**DIRECTIONS**
Each line holding the word "shop" must appear in the answer, copied from the entries.
--- DATA FOR PROCESSING Enclosed Below ---
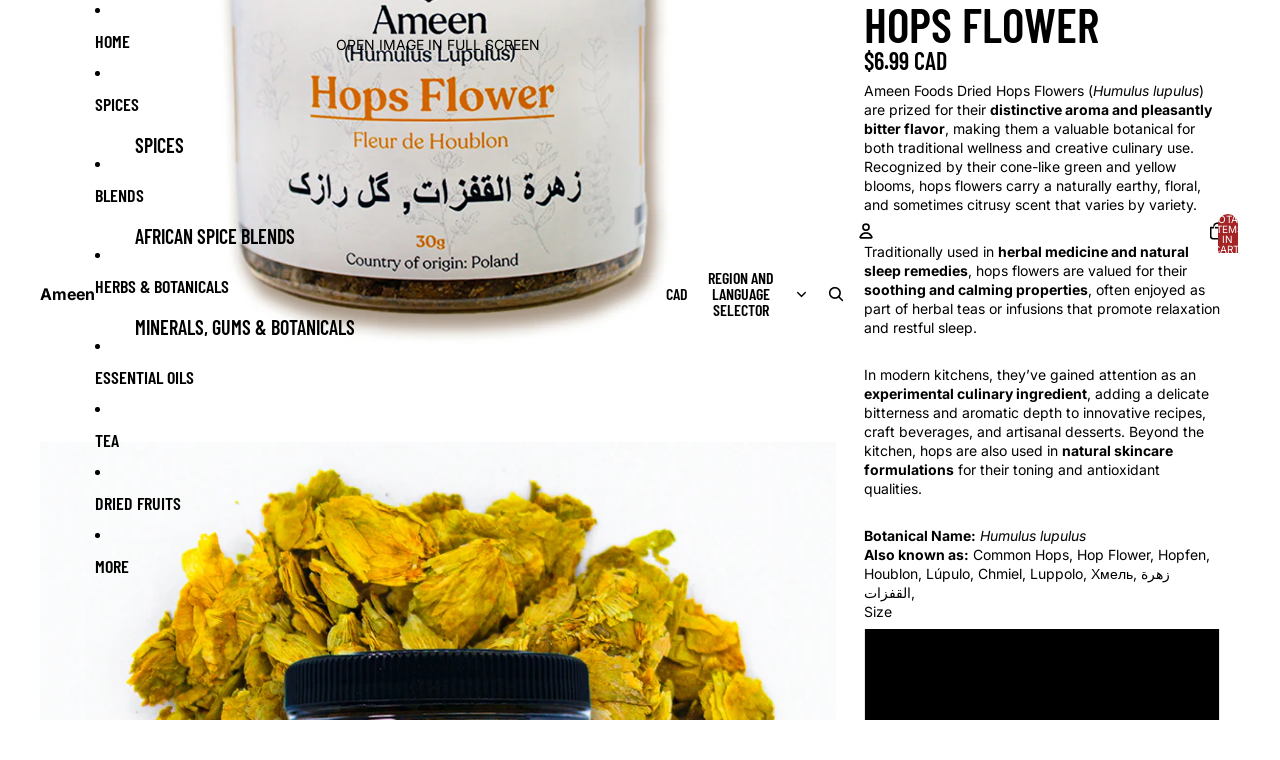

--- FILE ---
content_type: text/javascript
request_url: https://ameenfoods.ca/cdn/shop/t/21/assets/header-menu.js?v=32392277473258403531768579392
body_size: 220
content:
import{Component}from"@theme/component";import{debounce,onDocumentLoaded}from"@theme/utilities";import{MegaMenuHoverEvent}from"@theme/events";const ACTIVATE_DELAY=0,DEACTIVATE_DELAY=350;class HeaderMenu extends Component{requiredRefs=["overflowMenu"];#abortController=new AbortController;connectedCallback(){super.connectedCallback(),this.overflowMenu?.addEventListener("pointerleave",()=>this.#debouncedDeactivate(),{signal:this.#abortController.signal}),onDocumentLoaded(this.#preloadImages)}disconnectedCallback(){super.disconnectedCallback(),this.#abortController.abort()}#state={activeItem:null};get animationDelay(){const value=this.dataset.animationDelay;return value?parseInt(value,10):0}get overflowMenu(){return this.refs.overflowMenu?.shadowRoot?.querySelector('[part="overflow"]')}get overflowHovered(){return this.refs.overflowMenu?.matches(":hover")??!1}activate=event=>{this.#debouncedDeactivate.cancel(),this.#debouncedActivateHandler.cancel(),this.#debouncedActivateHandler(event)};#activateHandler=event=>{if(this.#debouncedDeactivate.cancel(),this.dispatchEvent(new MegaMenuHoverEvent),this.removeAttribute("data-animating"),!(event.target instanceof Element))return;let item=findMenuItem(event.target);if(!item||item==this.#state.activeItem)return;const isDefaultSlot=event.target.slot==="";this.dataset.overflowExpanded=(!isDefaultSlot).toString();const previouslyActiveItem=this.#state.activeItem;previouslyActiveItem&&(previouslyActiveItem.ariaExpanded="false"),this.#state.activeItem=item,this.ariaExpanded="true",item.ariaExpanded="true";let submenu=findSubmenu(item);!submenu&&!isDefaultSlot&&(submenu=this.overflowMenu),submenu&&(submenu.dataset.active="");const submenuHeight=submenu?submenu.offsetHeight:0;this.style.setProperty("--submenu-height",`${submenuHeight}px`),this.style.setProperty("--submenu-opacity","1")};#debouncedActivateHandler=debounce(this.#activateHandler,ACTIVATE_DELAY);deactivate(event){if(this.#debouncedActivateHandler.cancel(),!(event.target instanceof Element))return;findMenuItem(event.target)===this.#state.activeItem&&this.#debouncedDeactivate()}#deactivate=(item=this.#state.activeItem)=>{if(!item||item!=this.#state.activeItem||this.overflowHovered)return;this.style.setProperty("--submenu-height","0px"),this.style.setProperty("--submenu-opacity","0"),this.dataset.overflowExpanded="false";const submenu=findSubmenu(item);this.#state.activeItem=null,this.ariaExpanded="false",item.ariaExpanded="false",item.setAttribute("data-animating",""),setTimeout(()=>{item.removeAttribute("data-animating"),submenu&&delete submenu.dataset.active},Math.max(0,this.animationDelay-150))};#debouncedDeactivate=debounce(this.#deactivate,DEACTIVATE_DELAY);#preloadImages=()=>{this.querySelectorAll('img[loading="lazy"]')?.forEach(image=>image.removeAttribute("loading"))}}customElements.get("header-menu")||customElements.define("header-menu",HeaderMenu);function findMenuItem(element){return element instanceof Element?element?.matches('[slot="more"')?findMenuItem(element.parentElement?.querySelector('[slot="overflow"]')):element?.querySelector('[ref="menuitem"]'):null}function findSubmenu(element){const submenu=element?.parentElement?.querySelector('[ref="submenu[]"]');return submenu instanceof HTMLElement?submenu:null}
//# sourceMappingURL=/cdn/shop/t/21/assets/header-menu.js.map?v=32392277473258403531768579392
--- End of Enclosed DATA FOR PROCESSING ---
**RESULT OF THE TASK**
request_url: https://ameenfoods.ca/cdn/shop/t/21/assets/header-menu.js?v=32392277473258403531768579392
//# sourceMappingURL=/cdn/shop/t/21/assets/header-menu.js.map?v=32392277473258403531768579392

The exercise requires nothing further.